/ 19 November 2010

ANCYL admits to role in Cape protest

Ancyl Admits To Role In Cape Protest

The African National Congress Youth League (ANCYL) has openly thrown its weight behind continuing service delivery protests in Khayelitsha township, which turned violent when vehicles were stoned and a City of Cape Town bus for the physically disabled was ­petrol-bombed.

While there was initial confusion about who was involved, Andile Lili, the treasurer of the ANCYL in the Dullah Omar region, said residents had invited the league to take part in the protests, which took to the streets last weekend.

The barricading of roads in Mew Way in the township’s TR section has disrupted traffic and there have been growing reports of stone-throwing and torching of vehicles.

School children en route to a year-end camp in Villiersdorp were pelted with rocks last Sunday, injuring two.

The ANCYL has come under fire for piggybacking on the protests to weaken the Democratic Alliance’s hold on the Western Cape.

The violence follows last month’s five-day protest against living conditions in townships, including Khayelitsha, organised by social movement Abahlali baseMjondolo. But Msonke Poni, Abahlali’s regional chairperson, said he was concerned about the continuation of the protests and the fact that they were becoming violent.

“The ANC Youth League is behind the protests. We know it is directly involved,” said Poni. “The ANC is simply playing its political hand in the area. We believe it is behind the protests at a regional level.”

But Lili insisted the league’s involvement was not part of the ANC’s campaign for next year’s municipal elections. “We haven’t even started campaigning. We’re leading the people because they have hope in us and we have the energy to fight for them,” he said. “People from formal and informal settlements are joining in because they’ve just had enough of the lack of service delivery and broken promises by the Western Cape government.”

Lili lashed out at Western Cape premier and DA leader Helen Zille, saying it was propaganda that she had been chosen World Mayor in 2008. She was selected because she was white, he said.

‘Better service delivery under the apartheid government’
“We had better service delivery under the apartheid government,” said Lili. “At least it built our people covered toilets. Now, we’re given open-air toilets and a new bucket system. We’re going backwards.”

Lili insisted that the league did not approve of the violence, which arose from anger. A meeting this week would decide whether the protests would continue non-stop for 14 days, he said. In spite of Lili’s open admission of the ANCYL’s role, Luvuyo Hebe, the ANC chairperson in Khayelitsha’s ward 190, denied that the party was involved in organising the protests.

Residents had simply had enough of appalling living conditions, he said. Hebe said he was arrested last week after being wrongly accused of damaging the Khayelitsha community hall. “There was no case against me as I haven’t been involved in the protests,” he said.
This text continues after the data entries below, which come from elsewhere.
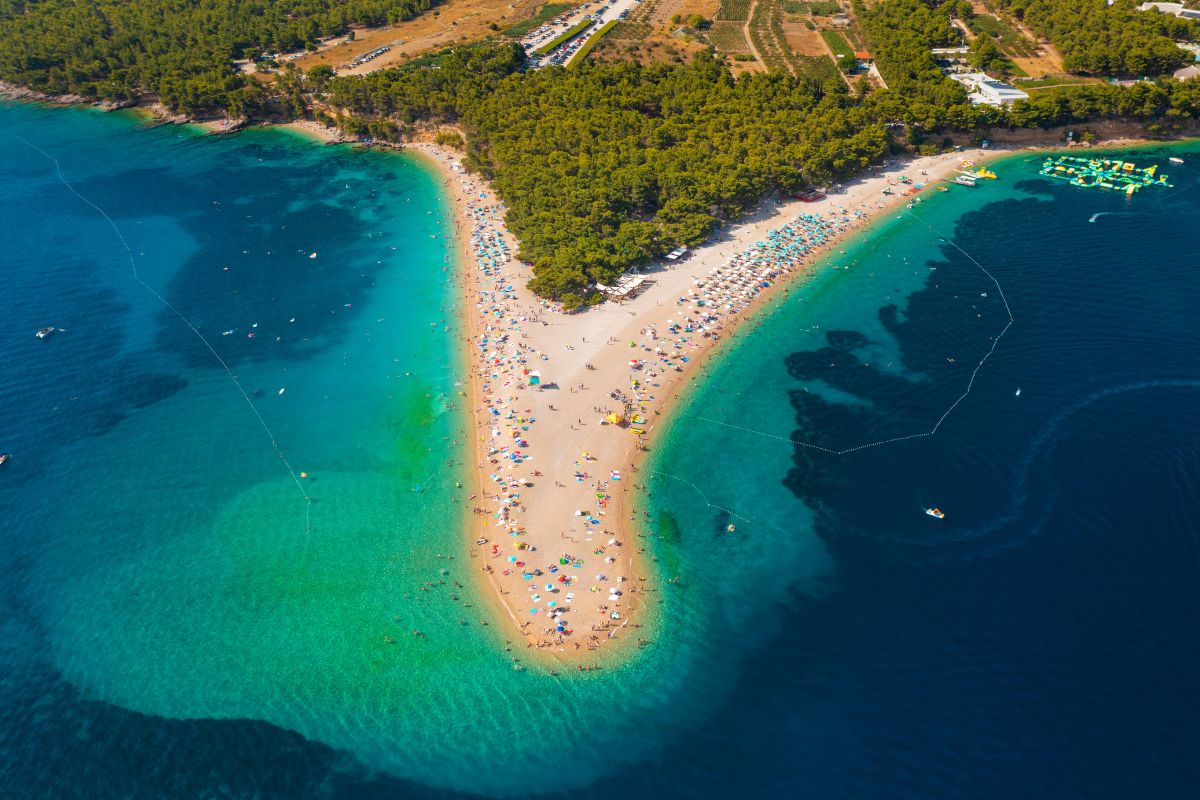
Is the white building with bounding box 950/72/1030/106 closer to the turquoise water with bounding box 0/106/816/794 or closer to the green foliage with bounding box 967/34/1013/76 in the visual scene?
the green foliage with bounding box 967/34/1013/76

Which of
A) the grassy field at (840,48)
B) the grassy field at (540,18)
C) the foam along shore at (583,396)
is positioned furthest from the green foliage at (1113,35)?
the grassy field at (540,18)

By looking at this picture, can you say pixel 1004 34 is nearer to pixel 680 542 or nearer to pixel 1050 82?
pixel 1050 82

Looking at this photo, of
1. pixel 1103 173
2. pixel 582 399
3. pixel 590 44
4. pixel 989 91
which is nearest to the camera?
pixel 582 399

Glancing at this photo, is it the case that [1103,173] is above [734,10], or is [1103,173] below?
below

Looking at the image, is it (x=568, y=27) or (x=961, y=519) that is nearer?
(x=961, y=519)

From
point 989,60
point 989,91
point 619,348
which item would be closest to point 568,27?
point 989,60

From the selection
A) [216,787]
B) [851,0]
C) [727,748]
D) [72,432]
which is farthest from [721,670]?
[851,0]

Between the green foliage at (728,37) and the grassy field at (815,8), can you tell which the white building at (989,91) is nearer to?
the green foliage at (728,37)

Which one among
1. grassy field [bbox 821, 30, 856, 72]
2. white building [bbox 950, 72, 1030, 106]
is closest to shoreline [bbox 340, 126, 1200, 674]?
white building [bbox 950, 72, 1030, 106]
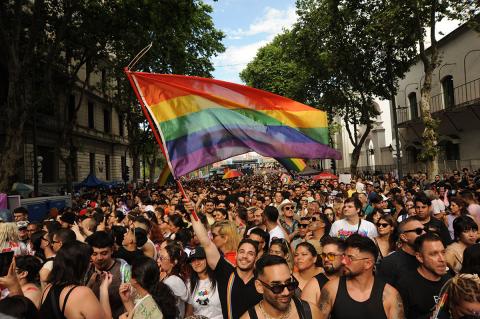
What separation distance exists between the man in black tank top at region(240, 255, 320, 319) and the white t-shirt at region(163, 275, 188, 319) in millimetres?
1224

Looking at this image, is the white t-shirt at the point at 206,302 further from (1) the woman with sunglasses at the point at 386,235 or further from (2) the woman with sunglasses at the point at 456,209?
(2) the woman with sunglasses at the point at 456,209

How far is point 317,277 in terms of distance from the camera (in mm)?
3836

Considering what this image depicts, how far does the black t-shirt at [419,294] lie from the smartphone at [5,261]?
3.24 m

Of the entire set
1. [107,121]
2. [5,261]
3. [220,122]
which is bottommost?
[5,261]

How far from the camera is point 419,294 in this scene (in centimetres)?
354

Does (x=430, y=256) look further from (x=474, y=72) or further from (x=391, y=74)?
(x=474, y=72)

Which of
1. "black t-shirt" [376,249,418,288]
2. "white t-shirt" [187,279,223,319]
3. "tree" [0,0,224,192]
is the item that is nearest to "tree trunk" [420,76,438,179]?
"tree" [0,0,224,192]

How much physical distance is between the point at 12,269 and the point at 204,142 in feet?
8.15

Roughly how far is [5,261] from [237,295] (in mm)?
1893

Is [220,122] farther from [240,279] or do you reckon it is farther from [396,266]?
[396,266]

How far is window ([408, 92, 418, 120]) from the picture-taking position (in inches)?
1132

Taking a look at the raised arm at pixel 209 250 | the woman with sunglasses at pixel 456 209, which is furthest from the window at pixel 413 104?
the raised arm at pixel 209 250

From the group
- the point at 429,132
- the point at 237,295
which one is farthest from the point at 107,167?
the point at 237,295

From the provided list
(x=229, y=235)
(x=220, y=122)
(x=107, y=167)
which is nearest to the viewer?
(x=229, y=235)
However, he did say that the ANC supported the aims of the protest. “The premier is not helping the African people,” he said.

Cape Town mayor Dan Plato agreed that parts of the township stood on sodden, low-lying areas that were not habitable, but he said residents had not heeded council advice to erect shacks on solid ground.

Plato said he had recently met top local leaders, including the Khayelitsha development forum and all ward councillors. “I was told these protests had nothing to do with service delivery, that it was about vigilantism, hooliganism and barbarianism,” he said.

“I was told the metro police and the South African Police Service were not doing enough about the violence.”

Plato said many ward councillors were “living in the shadow of death threats. A créche was closed by the protests the other day. And now a Dial-A-Ride bus for the physically disabled has been burned. How long can the police tolerate it when people throw stones and petrol bombs?”

The Western Cape minister of community safety, the DA’s Albert Fritz, said two people had been arrested on public violence charges and would appear in court shortly.

Zille says protests are ANC election tactics

Service delivery protests on the Cape Flats are partly the result of an African National Congress (ANC) campaign aimed at giving the impression that the Democratic Alliance (DA) does not care about the poor, DA leader Helen Zille said on Friday.

Zille said service delivery in Khayelitsha, where council vehicles were set alight last week, was bedevilled by conflict within communities about “who should benefit, who should move to make way for installation of underground services, who should get to work on the project, etc”.

“But in the present situation there is an additional dimension,” she wrote in her weekly newsletter SA Today.

“Local government elections are due in about six months, and hundreds of local activists are competing with each other be the chosen candidate for their ward, or to secure a place on the list.”

‘Protest action is the ANC’s way of unseating the DA’
She said leading protest action had therefore become a way for would-be candidates to build a profile.

“In the ANC-dominated wards of Cape Town, there is yet another dimension at play because the ANC is determined to do whatever it takes to unseat the DA-led coalition in the city.

“Their agenda is to create the illusion of spontaneous community anger at lack of service delivery to reinforce the lie that the DA does not care about the poor.”

Zille conceded that service delivery in Khayelitsha is “by no means perfect”.

“But one thing is certain: there would be far more of it if it weren’t for service delivery protests,” she said.

“It is beyond irony that services are destroyed in the name of service delivery protests,” she said.